Will a battery act like a wire once it has lost charge?

[dougman0988]

I'm building an amplifier (should end up being around 100 watts peak) and in order to help prevent crossover distortion in the output stage, I want a 1.5V offset by use of a AA battery.  Once the battery loses charge, will it act like a short and therefore the amp will still work (probably just with slightly more distortion) or is a dead battery more like an open circuit?  Thanks for the help!

[GibsonGM]

hmmm, interesting, man.  Well, a battery is made mostly of carbon, so my guess is that it'd act like an open - or a resistor! You could find a dead one and check it out...or just set up a resistive voltage divider and eliminate the battery bias altogether...
Anyone else?

[dougman0988]

A voltage divider was considered, but even my preamp voltage is fairly large compared to 1.5V and I'd need a fairly high-wattage resistor network to break it down...I figured a battery would be the simplest and cheapest way to get the 1.5V offset.  But obviously I don't want to go down that route if the battery is going to prevent the amp from working when it dies and have to replace the battery.

I will certainly try this out on my own but I was just wondering if anyone has ever dealt with this before. 

[cpm]

i guessing two things:
1. as voltage goes off it acts more lka a big resistor
2. i wouldnt put a battery V+ where it is susceptible to sink current

[PRR]

In a 100W amp, there is probably a more clever bias than a battery. We normally bleed current through diodes to get 0.6V, 1.2V, etc. An added advantage (sometimes) is that the Vd tracks the Vbe with temperature.

A dry cell will probably stay low-resistance for several years after it goes "flat". However if it doesn't, how big a fire will your 100W amp make? If "nah!", then how much cash can you lose if you don't play the whole night? If "Nah!", then do it. Otherwise, I'd put the thinking-cap back on.

[dougman0988]

PRR,

Thanks for the response.  I suppose I thought that a diode would be difficult to forward bias properly, but simply having 2 of them in series with the double-Vbe loop would do the job, would it not?

[dougman0988]

Wow, nevermind I'm an idiot lol.  I completely forgot about the Vbe multiplier.  Basically does the same thing as the diodes but they provide thermal tracking to help prevent thermal runaway.  This is the way to go.

[PRR]

> I suppose I thought that a diode would be difficult to forward bias properly

It can be as easy as your battery, right voltage near-enough, and cheaper.

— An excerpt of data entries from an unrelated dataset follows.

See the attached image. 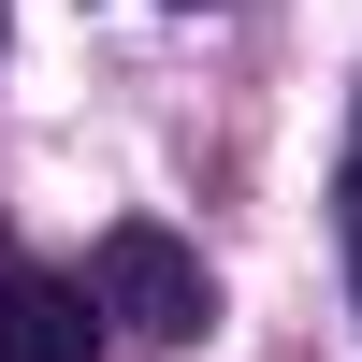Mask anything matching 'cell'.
Listing matches in <instances>:
<instances>
[{
	"label": "cell",
	"mask_w": 362,
	"mask_h": 362,
	"mask_svg": "<svg viewBox=\"0 0 362 362\" xmlns=\"http://www.w3.org/2000/svg\"><path fill=\"white\" fill-rule=\"evenodd\" d=\"M87 305H102V319H131V334H203V319H218V290H203V261L189 247H174V232L160 218H116L102 232V247H87Z\"/></svg>",
	"instance_id": "obj_1"
},
{
	"label": "cell",
	"mask_w": 362,
	"mask_h": 362,
	"mask_svg": "<svg viewBox=\"0 0 362 362\" xmlns=\"http://www.w3.org/2000/svg\"><path fill=\"white\" fill-rule=\"evenodd\" d=\"M0 362H102L87 290L73 276H0Z\"/></svg>",
	"instance_id": "obj_2"
}]
</instances>
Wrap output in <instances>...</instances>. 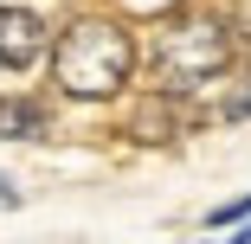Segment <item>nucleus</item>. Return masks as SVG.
I'll return each instance as SVG.
<instances>
[{"instance_id":"nucleus-1","label":"nucleus","mask_w":251,"mask_h":244,"mask_svg":"<svg viewBox=\"0 0 251 244\" xmlns=\"http://www.w3.org/2000/svg\"><path fill=\"white\" fill-rule=\"evenodd\" d=\"M142 71V39L129 20L90 7L58 26L52 39V84L65 103H116Z\"/></svg>"},{"instance_id":"nucleus-2","label":"nucleus","mask_w":251,"mask_h":244,"mask_svg":"<svg viewBox=\"0 0 251 244\" xmlns=\"http://www.w3.org/2000/svg\"><path fill=\"white\" fill-rule=\"evenodd\" d=\"M148 90H168V96H200V90H213L232 77L238 65V39H232V20L226 7H180L168 13L155 32H148Z\"/></svg>"},{"instance_id":"nucleus-3","label":"nucleus","mask_w":251,"mask_h":244,"mask_svg":"<svg viewBox=\"0 0 251 244\" xmlns=\"http://www.w3.org/2000/svg\"><path fill=\"white\" fill-rule=\"evenodd\" d=\"M52 26H45L32 7H13V0H7V7H0V71H32L45 52H52Z\"/></svg>"},{"instance_id":"nucleus-4","label":"nucleus","mask_w":251,"mask_h":244,"mask_svg":"<svg viewBox=\"0 0 251 244\" xmlns=\"http://www.w3.org/2000/svg\"><path fill=\"white\" fill-rule=\"evenodd\" d=\"M52 135V110L39 96H0V141H39Z\"/></svg>"},{"instance_id":"nucleus-5","label":"nucleus","mask_w":251,"mask_h":244,"mask_svg":"<svg viewBox=\"0 0 251 244\" xmlns=\"http://www.w3.org/2000/svg\"><path fill=\"white\" fill-rule=\"evenodd\" d=\"M226 96H219V122H251V71L245 77H232V84H219Z\"/></svg>"},{"instance_id":"nucleus-6","label":"nucleus","mask_w":251,"mask_h":244,"mask_svg":"<svg viewBox=\"0 0 251 244\" xmlns=\"http://www.w3.org/2000/svg\"><path fill=\"white\" fill-rule=\"evenodd\" d=\"M245 219H251V193H245V200L213 206V212H206V231H232V225H245Z\"/></svg>"},{"instance_id":"nucleus-7","label":"nucleus","mask_w":251,"mask_h":244,"mask_svg":"<svg viewBox=\"0 0 251 244\" xmlns=\"http://www.w3.org/2000/svg\"><path fill=\"white\" fill-rule=\"evenodd\" d=\"M226 20H232V39H238V58H251V0H226Z\"/></svg>"},{"instance_id":"nucleus-8","label":"nucleus","mask_w":251,"mask_h":244,"mask_svg":"<svg viewBox=\"0 0 251 244\" xmlns=\"http://www.w3.org/2000/svg\"><path fill=\"white\" fill-rule=\"evenodd\" d=\"M206 244H251V219H245V225H232V231H226V238H219V231H213V238H206Z\"/></svg>"},{"instance_id":"nucleus-9","label":"nucleus","mask_w":251,"mask_h":244,"mask_svg":"<svg viewBox=\"0 0 251 244\" xmlns=\"http://www.w3.org/2000/svg\"><path fill=\"white\" fill-rule=\"evenodd\" d=\"M0 206H20V186H13L7 174H0Z\"/></svg>"}]
</instances>
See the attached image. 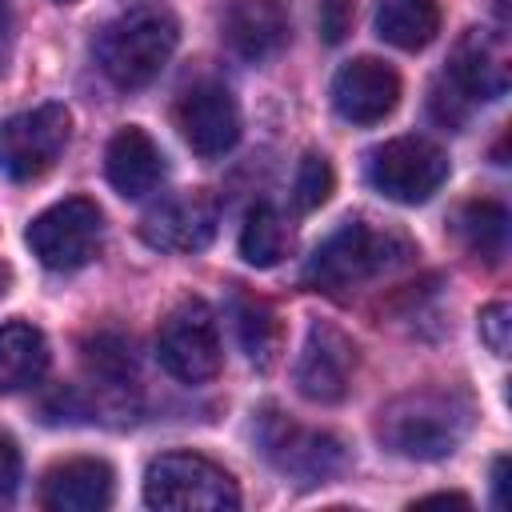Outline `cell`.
<instances>
[{
	"label": "cell",
	"instance_id": "7a4b0ae2",
	"mask_svg": "<svg viewBox=\"0 0 512 512\" xmlns=\"http://www.w3.org/2000/svg\"><path fill=\"white\" fill-rule=\"evenodd\" d=\"M408 256H416V248L404 232L376 228V224L352 216L328 240L316 244V252L304 264V280L328 296H340V292H348V288H356L380 272H392Z\"/></svg>",
	"mask_w": 512,
	"mask_h": 512
},
{
	"label": "cell",
	"instance_id": "4fadbf2b",
	"mask_svg": "<svg viewBox=\"0 0 512 512\" xmlns=\"http://www.w3.org/2000/svg\"><path fill=\"white\" fill-rule=\"evenodd\" d=\"M176 128L184 136V144L212 160V156H224L236 140H240V108L232 100V92L216 80H204V84H192L180 104H176Z\"/></svg>",
	"mask_w": 512,
	"mask_h": 512
},
{
	"label": "cell",
	"instance_id": "d6986e66",
	"mask_svg": "<svg viewBox=\"0 0 512 512\" xmlns=\"http://www.w3.org/2000/svg\"><path fill=\"white\" fill-rule=\"evenodd\" d=\"M440 32V4L436 0H380L376 8V36L400 52H420Z\"/></svg>",
	"mask_w": 512,
	"mask_h": 512
},
{
	"label": "cell",
	"instance_id": "5b68a950",
	"mask_svg": "<svg viewBox=\"0 0 512 512\" xmlns=\"http://www.w3.org/2000/svg\"><path fill=\"white\" fill-rule=\"evenodd\" d=\"M144 504L164 512H232L236 480L200 452H164L144 472Z\"/></svg>",
	"mask_w": 512,
	"mask_h": 512
},
{
	"label": "cell",
	"instance_id": "4316f807",
	"mask_svg": "<svg viewBox=\"0 0 512 512\" xmlns=\"http://www.w3.org/2000/svg\"><path fill=\"white\" fill-rule=\"evenodd\" d=\"M20 472H24V460H20V448L8 432H0V500H12L16 488H20Z\"/></svg>",
	"mask_w": 512,
	"mask_h": 512
},
{
	"label": "cell",
	"instance_id": "2e32d148",
	"mask_svg": "<svg viewBox=\"0 0 512 512\" xmlns=\"http://www.w3.org/2000/svg\"><path fill=\"white\" fill-rule=\"evenodd\" d=\"M116 476L96 456H76L56 468H48L40 484V504L48 512H100L112 504Z\"/></svg>",
	"mask_w": 512,
	"mask_h": 512
},
{
	"label": "cell",
	"instance_id": "52a82bcc",
	"mask_svg": "<svg viewBox=\"0 0 512 512\" xmlns=\"http://www.w3.org/2000/svg\"><path fill=\"white\" fill-rule=\"evenodd\" d=\"M100 236H104V216L84 196H68L60 204L44 208L28 224V232H24L32 256L44 268H52V272H76V268H84L100 252Z\"/></svg>",
	"mask_w": 512,
	"mask_h": 512
},
{
	"label": "cell",
	"instance_id": "1f68e13d",
	"mask_svg": "<svg viewBox=\"0 0 512 512\" xmlns=\"http://www.w3.org/2000/svg\"><path fill=\"white\" fill-rule=\"evenodd\" d=\"M56 4H72V0H56Z\"/></svg>",
	"mask_w": 512,
	"mask_h": 512
},
{
	"label": "cell",
	"instance_id": "ac0fdd59",
	"mask_svg": "<svg viewBox=\"0 0 512 512\" xmlns=\"http://www.w3.org/2000/svg\"><path fill=\"white\" fill-rule=\"evenodd\" d=\"M48 368V340L28 320L0 324V396L32 388Z\"/></svg>",
	"mask_w": 512,
	"mask_h": 512
},
{
	"label": "cell",
	"instance_id": "d4e9b609",
	"mask_svg": "<svg viewBox=\"0 0 512 512\" xmlns=\"http://www.w3.org/2000/svg\"><path fill=\"white\" fill-rule=\"evenodd\" d=\"M512 308L504 304V300H496V304H488L484 312H480V340L488 344V352H496V356H508V328H512Z\"/></svg>",
	"mask_w": 512,
	"mask_h": 512
},
{
	"label": "cell",
	"instance_id": "30bf717a",
	"mask_svg": "<svg viewBox=\"0 0 512 512\" xmlns=\"http://www.w3.org/2000/svg\"><path fill=\"white\" fill-rule=\"evenodd\" d=\"M72 116L64 104H40L0 120V172L8 180L44 176L68 148Z\"/></svg>",
	"mask_w": 512,
	"mask_h": 512
},
{
	"label": "cell",
	"instance_id": "ffe728a7",
	"mask_svg": "<svg viewBox=\"0 0 512 512\" xmlns=\"http://www.w3.org/2000/svg\"><path fill=\"white\" fill-rule=\"evenodd\" d=\"M288 248H292V232H288L284 216L272 204L248 208L244 228H240V256L252 268H272V264H280L288 256Z\"/></svg>",
	"mask_w": 512,
	"mask_h": 512
},
{
	"label": "cell",
	"instance_id": "8992f818",
	"mask_svg": "<svg viewBox=\"0 0 512 512\" xmlns=\"http://www.w3.org/2000/svg\"><path fill=\"white\" fill-rule=\"evenodd\" d=\"M252 432H256L264 460L296 484H324V480L340 476L348 464V452L332 432L304 428L292 416H284L280 408H260Z\"/></svg>",
	"mask_w": 512,
	"mask_h": 512
},
{
	"label": "cell",
	"instance_id": "484cf974",
	"mask_svg": "<svg viewBox=\"0 0 512 512\" xmlns=\"http://www.w3.org/2000/svg\"><path fill=\"white\" fill-rule=\"evenodd\" d=\"M356 4L352 0H320V36L324 44H340L352 32Z\"/></svg>",
	"mask_w": 512,
	"mask_h": 512
},
{
	"label": "cell",
	"instance_id": "9c48e42d",
	"mask_svg": "<svg viewBox=\"0 0 512 512\" xmlns=\"http://www.w3.org/2000/svg\"><path fill=\"white\" fill-rule=\"evenodd\" d=\"M156 356H160V368L168 376H176L180 384L212 380L220 372V360H224L212 308L204 300L176 304L156 332Z\"/></svg>",
	"mask_w": 512,
	"mask_h": 512
},
{
	"label": "cell",
	"instance_id": "8fae6325",
	"mask_svg": "<svg viewBox=\"0 0 512 512\" xmlns=\"http://www.w3.org/2000/svg\"><path fill=\"white\" fill-rule=\"evenodd\" d=\"M356 372V344L328 320H312L296 356V392L312 404H336L348 396Z\"/></svg>",
	"mask_w": 512,
	"mask_h": 512
},
{
	"label": "cell",
	"instance_id": "7c38bea8",
	"mask_svg": "<svg viewBox=\"0 0 512 512\" xmlns=\"http://www.w3.org/2000/svg\"><path fill=\"white\" fill-rule=\"evenodd\" d=\"M216 224H220V200L208 188H188L148 208L140 220V236L160 252H200L212 244Z\"/></svg>",
	"mask_w": 512,
	"mask_h": 512
},
{
	"label": "cell",
	"instance_id": "44dd1931",
	"mask_svg": "<svg viewBox=\"0 0 512 512\" xmlns=\"http://www.w3.org/2000/svg\"><path fill=\"white\" fill-rule=\"evenodd\" d=\"M456 236L464 240V248L488 264H496L504 256V240H508V212L496 200H472L456 212Z\"/></svg>",
	"mask_w": 512,
	"mask_h": 512
},
{
	"label": "cell",
	"instance_id": "7402d4cb",
	"mask_svg": "<svg viewBox=\"0 0 512 512\" xmlns=\"http://www.w3.org/2000/svg\"><path fill=\"white\" fill-rule=\"evenodd\" d=\"M236 336L256 368H272V360L280 352V320L264 300H256V296L236 300Z\"/></svg>",
	"mask_w": 512,
	"mask_h": 512
},
{
	"label": "cell",
	"instance_id": "e0dca14e",
	"mask_svg": "<svg viewBox=\"0 0 512 512\" xmlns=\"http://www.w3.org/2000/svg\"><path fill=\"white\" fill-rule=\"evenodd\" d=\"M104 172H108V184L124 200H140V196L160 188V180H164V152H160V144L144 128L128 124V128H120L108 140Z\"/></svg>",
	"mask_w": 512,
	"mask_h": 512
},
{
	"label": "cell",
	"instance_id": "5bb4252c",
	"mask_svg": "<svg viewBox=\"0 0 512 512\" xmlns=\"http://www.w3.org/2000/svg\"><path fill=\"white\" fill-rule=\"evenodd\" d=\"M396 100L400 76L376 56H356L332 76V108L348 124H376L396 108Z\"/></svg>",
	"mask_w": 512,
	"mask_h": 512
},
{
	"label": "cell",
	"instance_id": "3957f363",
	"mask_svg": "<svg viewBox=\"0 0 512 512\" xmlns=\"http://www.w3.org/2000/svg\"><path fill=\"white\" fill-rule=\"evenodd\" d=\"M176 40V20L164 8H132L100 32L96 64L116 88H144L164 72Z\"/></svg>",
	"mask_w": 512,
	"mask_h": 512
},
{
	"label": "cell",
	"instance_id": "6da1fadb",
	"mask_svg": "<svg viewBox=\"0 0 512 512\" xmlns=\"http://www.w3.org/2000/svg\"><path fill=\"white\" fill-rule=\"evenodd\" d=\"M476 404L460 388H412L388 400L376 416V436L388 452L408 460H444L472 432Z\"/></svg>",
	"mask_w": 512,
	"mask_h": 512
},
{
	"label": "cell",
	"instance_id": "277c9868",
	"mask_svg": "<svg viewBox=\"0 0 512 512\" xmlns=\"http://www.w3.org/2000/svg\"><path fill=\"white\" fill-rule=\"evenodd\" d=\"M504 92H508L504 40L484 32V28H468V36L456 44L444 76L432 88V112L444 124H460L476 104L500 100Z\"/></svg>",
	"mask_w": 512,
	"mask_h": 512
},
{
	"label": "cell",
	"instance_id": "ba28073f",
	"mask_svg": "<svg viewBox=\"0 0 512 512\" xmlns=\"http://www.w3.org/2000/svg\"><path fill=\"white\" fill-rule=\"evenodd\" d=\"M448 180V152L424 136H396L368 152V184L396 204H424Z\"/></svg>",
	"mask_w": 512,
	"mask_h": 512
},
{
	"label": "cell",
	"instance_id": "f546056e",
	"mask_svg": "<svg viewBox=\"0 0 512 512\" xmlns=\"http://www.w3.org/2000/svg\"><path fill=\"white\" fill-rule=\"evenodd\" d=\"M8 40H12V8L8 0H0V52L8 48Z\"/></svg>",
	"mask_w": 512,
	"mask_h": 512
},
{
	"label": "cell",
	"instance_id": "9a60e30c",
	"mask_svg": "<svg viewBox=\"0 0 512 512\" xmlns=\"http://www.w3.org/2000/svg\"><path fill=\"white\" fill-rule=\"evenodd\" d=\"M292 36L284 0H232L224 12V40L240 60H272Z\"/></svg>",
	"mask_w": 512,
	"mask_h": 512
},
{
	"label": "cell",
	"instance_id": "cb8c5ba5",
	"mask_svg": "<svg viewBox=\"0 0 512 512\" xmlns=\"http://www.w3.org/2000/svg\"><path fill=\"white\" fill-rule=\"evenodd\" d=\"M332 184H336V176H332V164H328L320 152H308V156L300 160V168H296V180H292V196H296V208H300V212H312V208H320V204L332 196Z\"/></svg>",
	"mask_w": 512,
	"mask_h": 512
},
{
	"label": "cell",
	"instance_id": "603a6c76",
	"mask_svg": "<svg viewBox=\"0 0 512 512\" xmlns=\"http://www.w3.org/2000/svg\"><path fill=\"white\" fill-rule=\"evenodd\" d=\"M84 364H88L92 376H100V380L120 388L132 376V344L124 336H116V332H100V336H92L84 344Z\"/></svg>",
	"mask_w": 512,
	"mask_h": 512
},
{
	"label": "cell",
	"instance_id": "f1b7e54d",
	"mask_svg": "<svg viewBox=\"0 0 512 512\" xmlns=\"http://www.w3.org/2000/svg\"><path fill=\"white\" fill-rule=\"evenodd\" d=\"M424 504H460V508H468V496H460V492H432V496H420L412 508H424Z\"/></svg>",
	"mask_w": 512,
	"mask_h": 512
},
{
	"label": "cell",
	"instance_id": "83f0119b",
	"mask_svg": "<svg viewBox=\"0 0 512 512\" xmlns=\"http://www.w3.org/2000/svg\"><path fill=\"white\" fill-rule=\"evenodd\" d=\"M504 488H508V456H496V464H492V492H496V508H504V504H508Z\"/></svg>",
	"mask_w": 512,
	"mask_h": 512
},
{
	"label": "cell",
	"instance_id": "4dcf8cb0",
	"mask_svg": "<svg viewBox=\"0 0 512 512\" xmlns=\"http://www.w3.org/2000/svg\"><path fill=\"white\" fill-rule=\"evenodd\" d=\"M8 284H12V268H8L4 260H0V296L8 292Z\"/></svg>",
	"mask_w": 512,
	"mask_h": 512
}]
</instances>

Look at Rod Elliot's #3. The stage before your power-buffer is usually a class-A scheme flowing several mA rail-to-rail. He sticks two 7-penny diodes in there, put 0.22 ohm resistors under the output emitters, and made money with the thing.

Then down below "Update" he discusses how this can sometimes run a little hot. He suggests changes. Power-amp design is very much a "learning process". In fact he discovered so many changes that he says "Don't Use This Circuit!" and points to a later design. But I wanted you to follow the history, not jump to the answer, for your own leanring.

But don't use a battery. Silicon Vbe changes 2mV per degree C. Your power devices may heat 50 degrees C. If your desired current needs 600mV cold, then when hot they only need 500mV. If you stick with 600mV bias, the idle current soars 30 times higher! Emitter resistors reduce the effect, but you still want a bias source which varies with temperature similar to your power devices.

Oh- in Rod's topology the bias actually should track his improved-version Q5 Q6 Vbe. If you use the simpler Darlington output, you need four diode-drops and should track the whole darlington (easy if you use pre-made Darlingtons).